Hi all,
We have a network on unmanaged switches ranging from NDR to EDR, with MLNX OpenSM being the subnet manager running on an EDR node connected to an EDR switch. Currently in opensm logs we see
******************************************************************
*********************** HEAVY SWEEP START ************************
******************************************************************
Aug 19 10:24:50 910089 [2A2A76C0] 0x02 -> do_sweep: Entering heavy sweep with flags: force_heavy_sweep 1, coming out of standby 0, subnet initialization error 0, sm port change 0
Aug 19 10:24:50 940459 [2A2A76C0] 0x02 -> updn_lid_matrices: disabling UPDN algorithm, no root nodes were found
Aug 19 10:24:50 940501 [2A2A76C0] 0x01 -> ucast_mgr_route: ar_updn: cannot build lid matrices.
Aug 19 10:24:50 951336 [2A2A76C0] 0x02 -> osm_ucast_mgr_process: minhop tables configured on all switches
Aug 19 10:24:51 019910 [2A2A76C0] 0x02 -> SUBNET UP
Aug 19 10:24:51 389593 [709326C0] 0x01 -> log_trap_info: Received Generic Notice type:1 num:128 (Link state change) Producer:2 (Switch) from LID:101 TID:0x0000388b00000080
Aug 19 10:24:52 493189 [639186C0] 0x01 -> log_trap_info: Received Generic Notice type:1 num:128 (Link state change) Producer:2 (Switch) from LID:101 TID:0x0000388c00000080
Aug 19 10:24:53 596876 [7693E6C0] 0x01 -> log_trap_info: Received Generic Notice type:1 num:128 (Link state change) Producer:2 (Switch) from LID:101 TID:0x0000388d00000080
Aug 19 10:24:54 700521 [699246C0] 0x01 -> log_trap_info: Received Generic Notice type:1 num:128 (Link state change) Producer:2 (Switch) from LID:101 TID:0x0000388e00000080
Aug 19 10:24:57 297814 [6B9286C0] 0x01 -> log_trap_info: Received Generic Notice type:1 num:128 (Link state change) Producer:2 (Switch) from LID:101 TID:0x0000388f00000080
Aug 19 10:24:58 401113 [6F9306C0] 0x01 -> log_trap_info: Received Generic Notice type:1 num:128 (Link state change) Producer:2 (Switch) from LID:101 TID:0x0000389000000080
Aug 19 10:24:59 569785 [689226C0] 0x01 -> log_trap_info: Received Generic Notice type:1 num:128 (Link state change) Producer:2 (Switch) from LID:101 TID:0x0000389100000080
Aug 19 10:25:01 025736 [2A2A76C0] 0x02 -> do_sweep:
This is constantly going on and as a result if the node goes down, our infiniband network crashes, without the backup opensm coming up.

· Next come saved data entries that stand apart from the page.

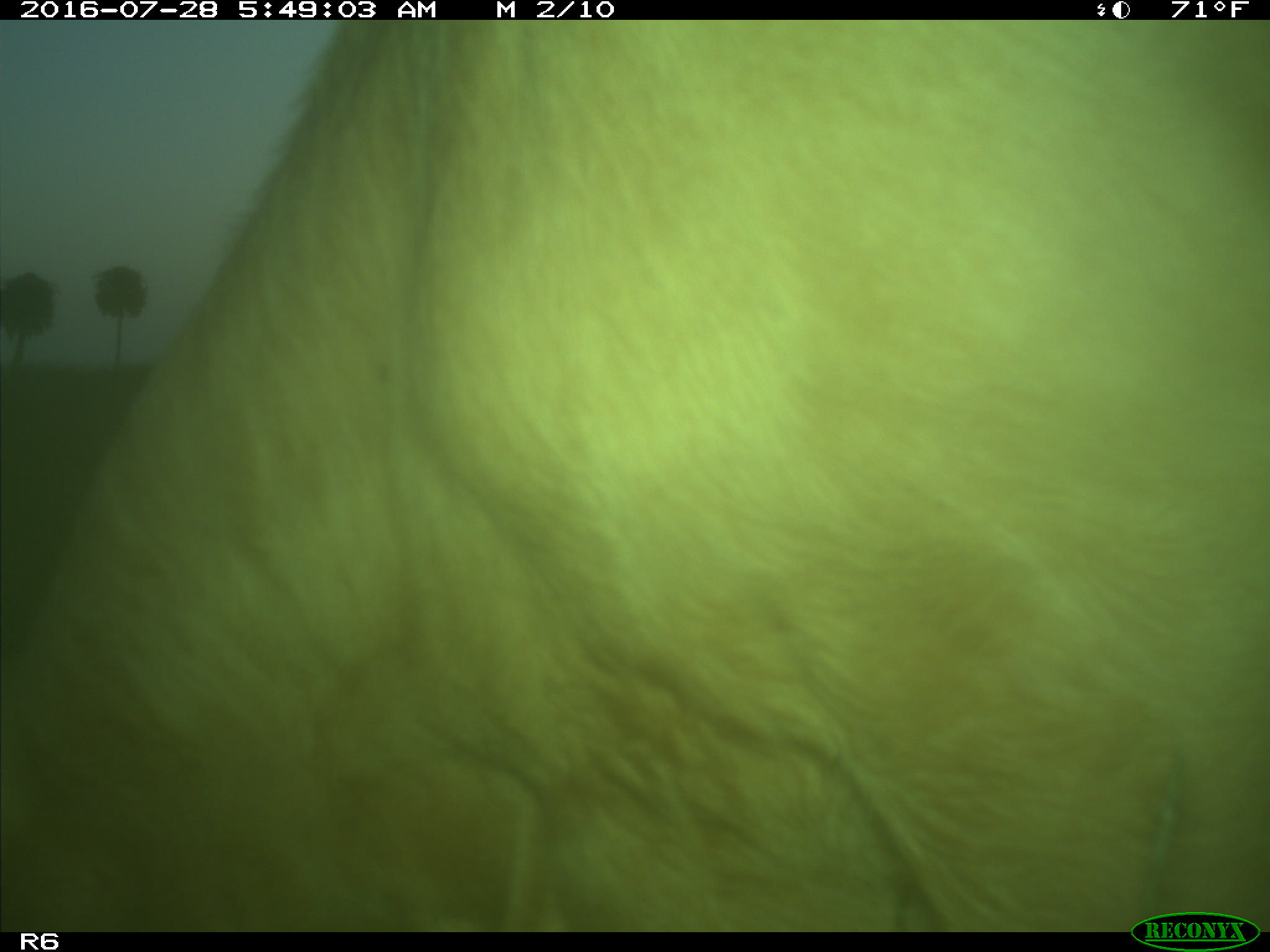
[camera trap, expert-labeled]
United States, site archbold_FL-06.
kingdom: Animalia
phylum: Chordata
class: Mammalia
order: Artiodactyla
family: Bovidae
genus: Bos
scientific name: Bos taurus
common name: domestic cow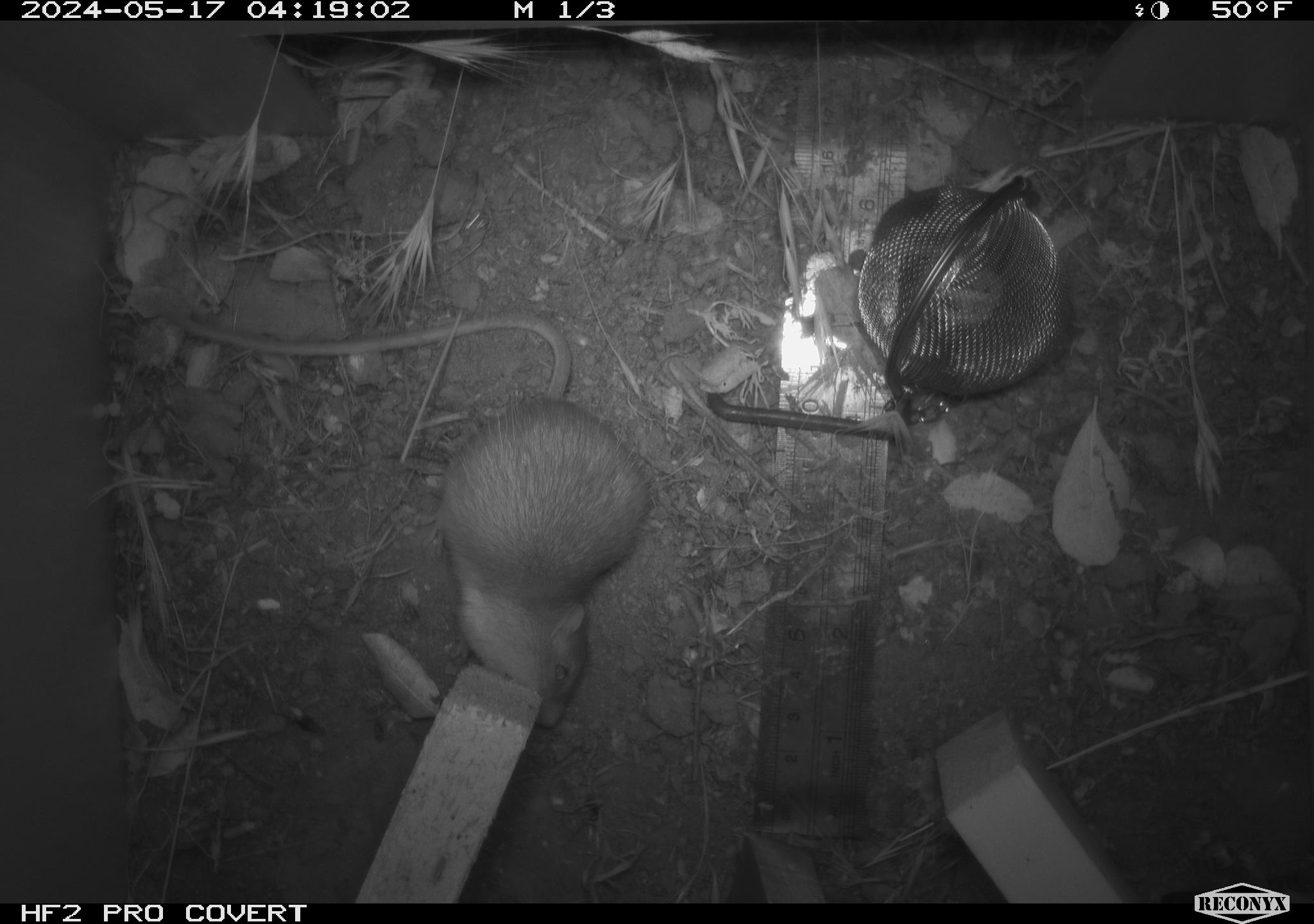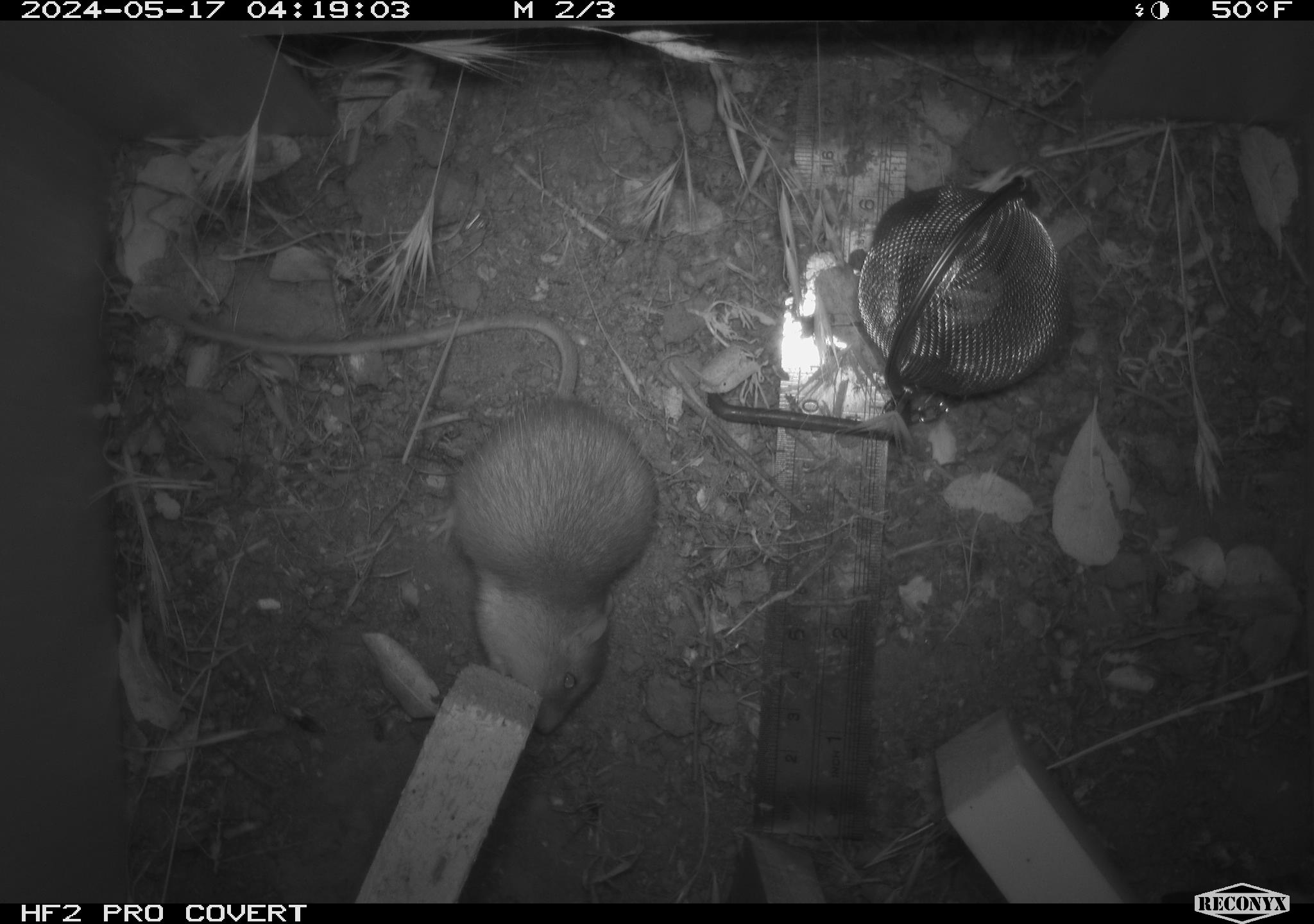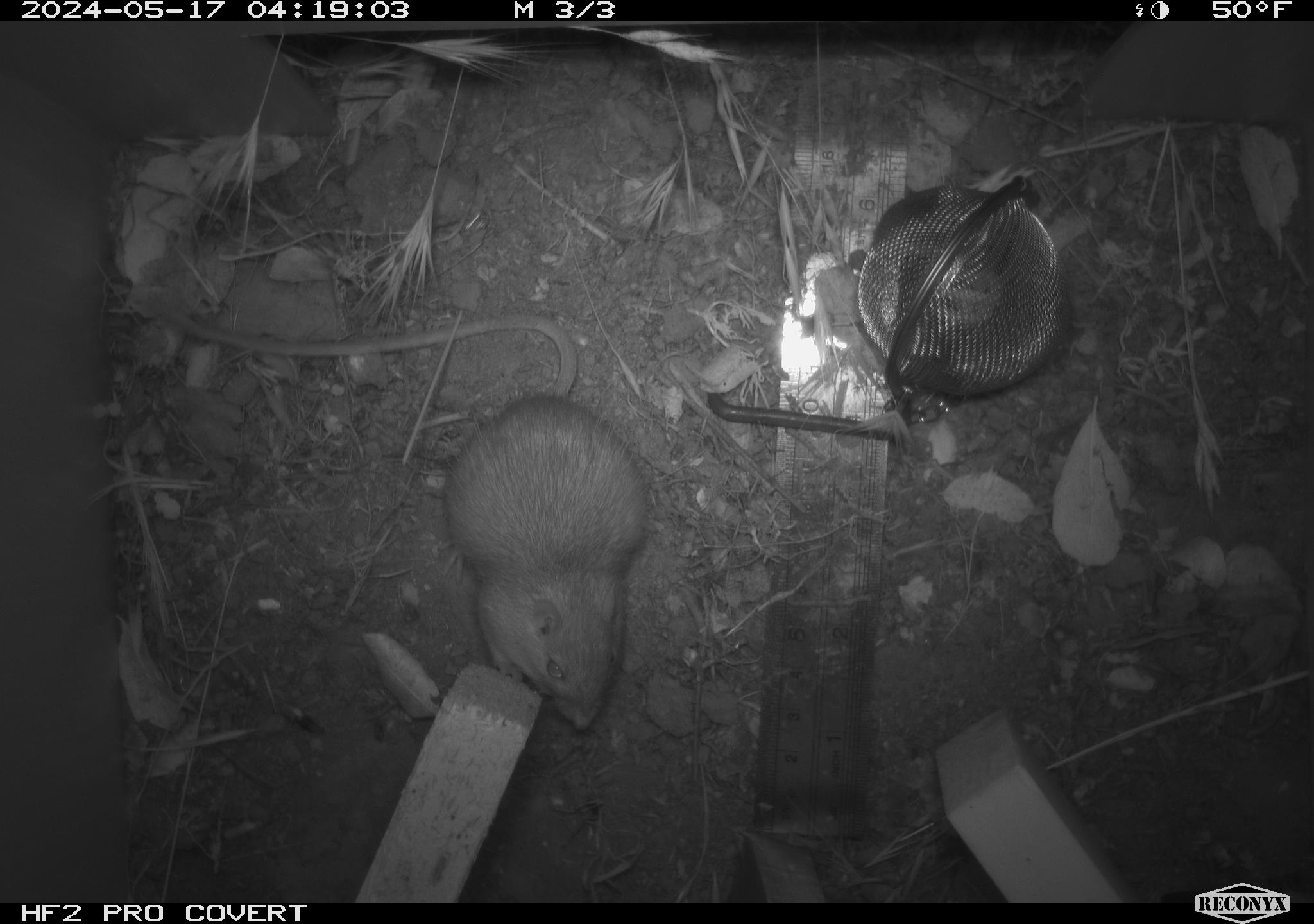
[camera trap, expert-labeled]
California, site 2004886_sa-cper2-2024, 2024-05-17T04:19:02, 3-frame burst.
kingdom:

LID-101 is one of our NDR switches, the details of which are:
mlxlink -d lid-101
Operational Info
----------------
State : Active
Physical state : LinkUp
Speed : IB-NDR
Width : 4x
FEC : Ethernet_Consortium_LL_50G_RS_FEC_PLR -(272,257+1)

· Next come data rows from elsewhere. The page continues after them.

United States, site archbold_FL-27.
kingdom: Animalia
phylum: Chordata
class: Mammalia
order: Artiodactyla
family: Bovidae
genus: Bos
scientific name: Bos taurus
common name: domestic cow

Loopback Mode : No Loopback
Auto Negotiation : ON
Supported Info
--------------
Enabled Link Speed : 0x000000f1 (NDR,HDR,EDR,FDR,SDR)

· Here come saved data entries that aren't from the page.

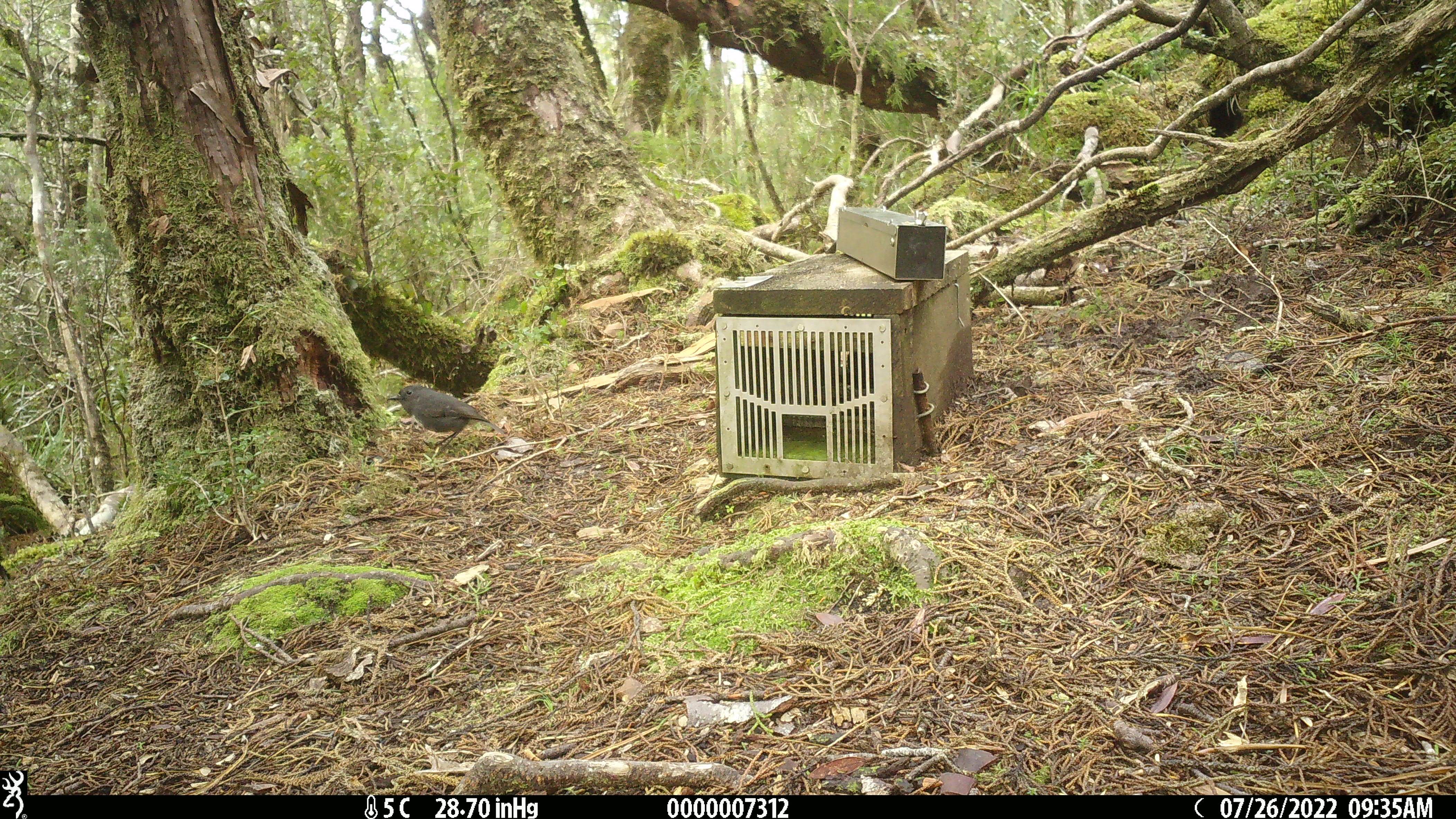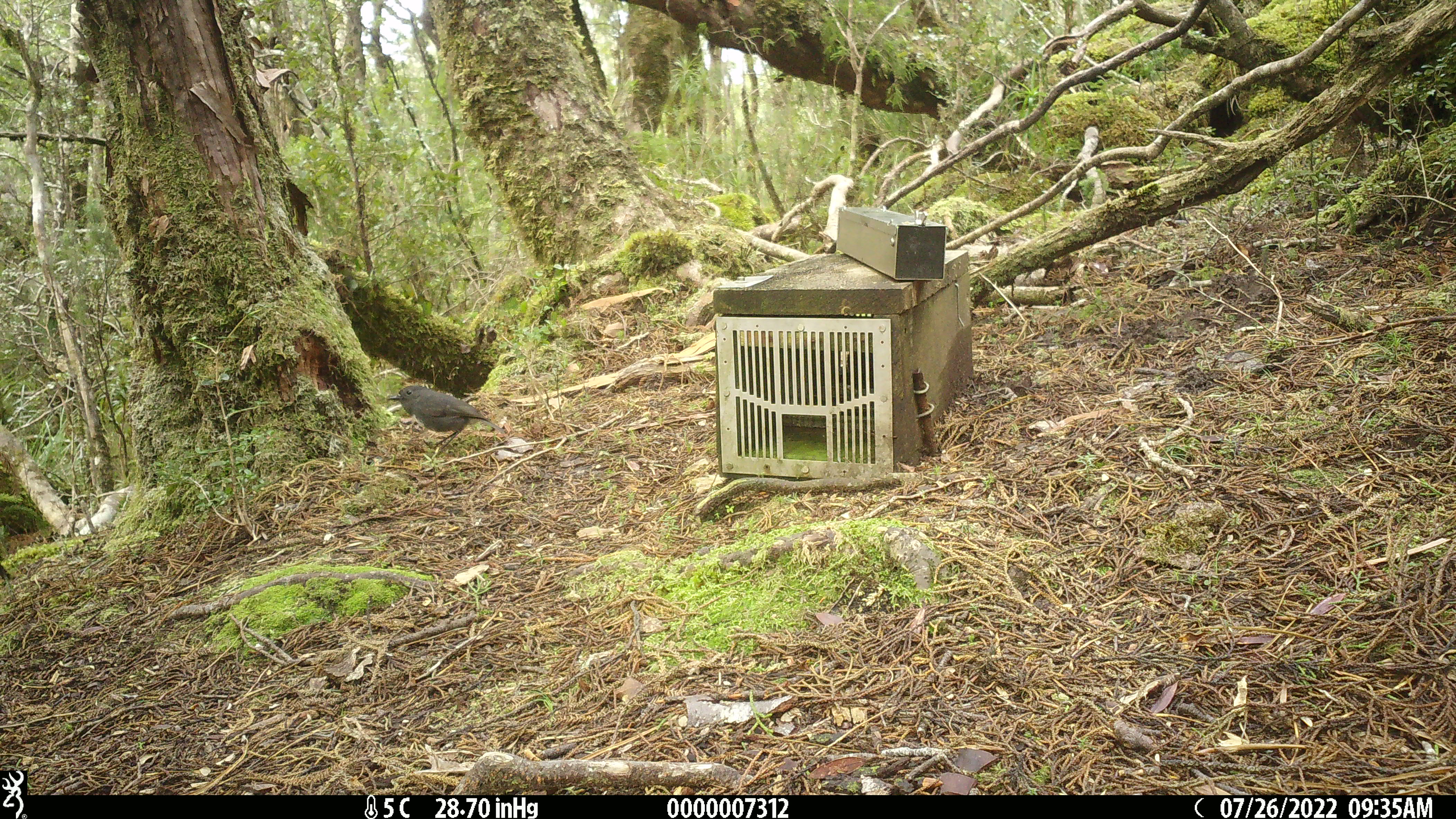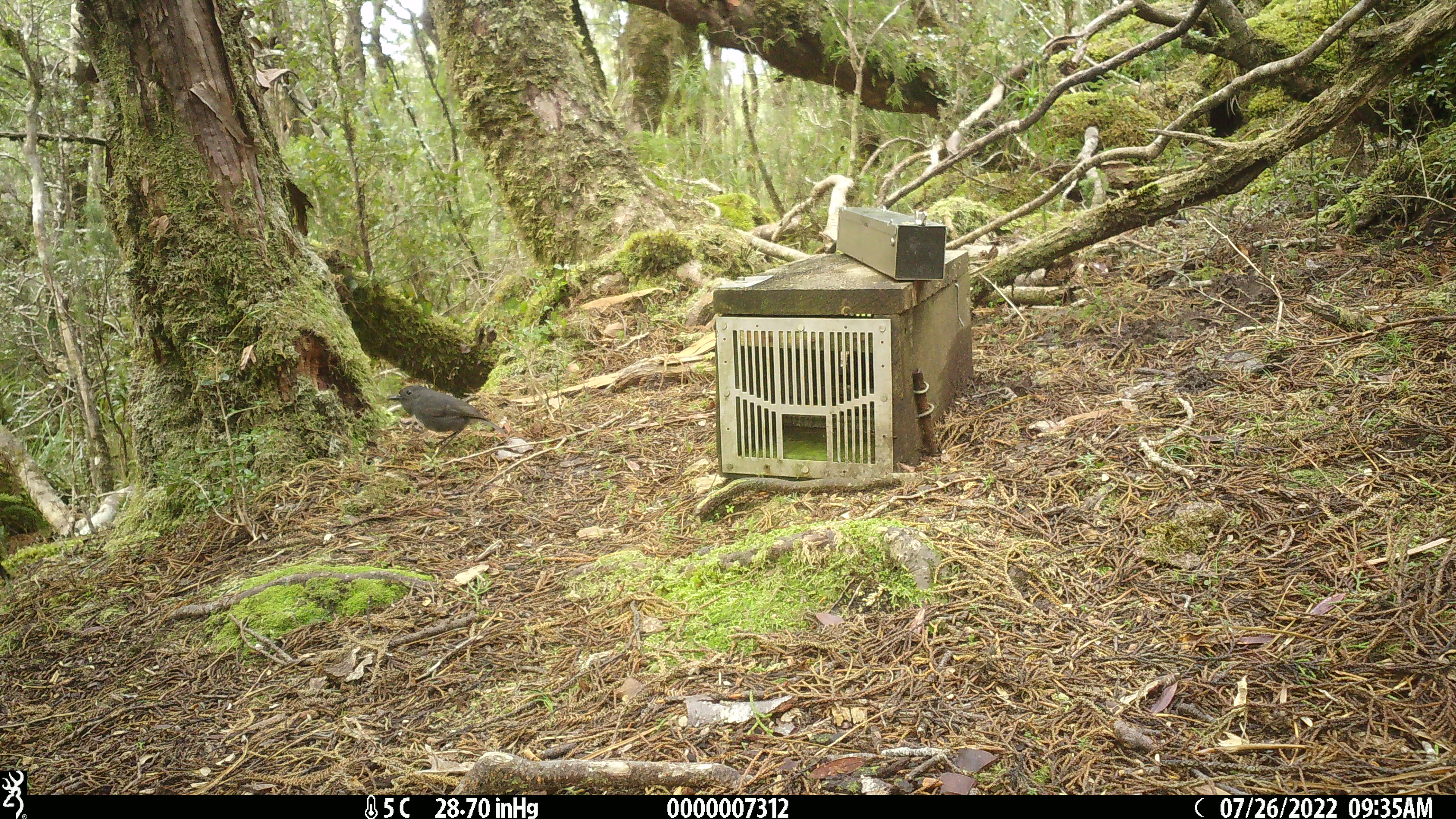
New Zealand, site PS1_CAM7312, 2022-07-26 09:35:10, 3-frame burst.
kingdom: Animalia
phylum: Chordata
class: Aves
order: Passeriformes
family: Petroicidae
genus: Petroica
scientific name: Petroica australis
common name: new zealand robin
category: robin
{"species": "robin (new zealand robin) (Petroica australis)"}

Supported Cable Speed : 0x000000f1 (NDR,HDR,EDR,FDR,SDR)
Troubleshooting Info
--------------------
Status Opcode : 0
Group Opcode : N/A
Recommendation : No issue was observed
Tool Information
----------------
Firmware Version : 31.2012.4036
amBER Version : 3.2
MFT Version : mft 4.28.0-92
Can someone help me troubleshoot this? As this is causing quite a few issues within our cluster.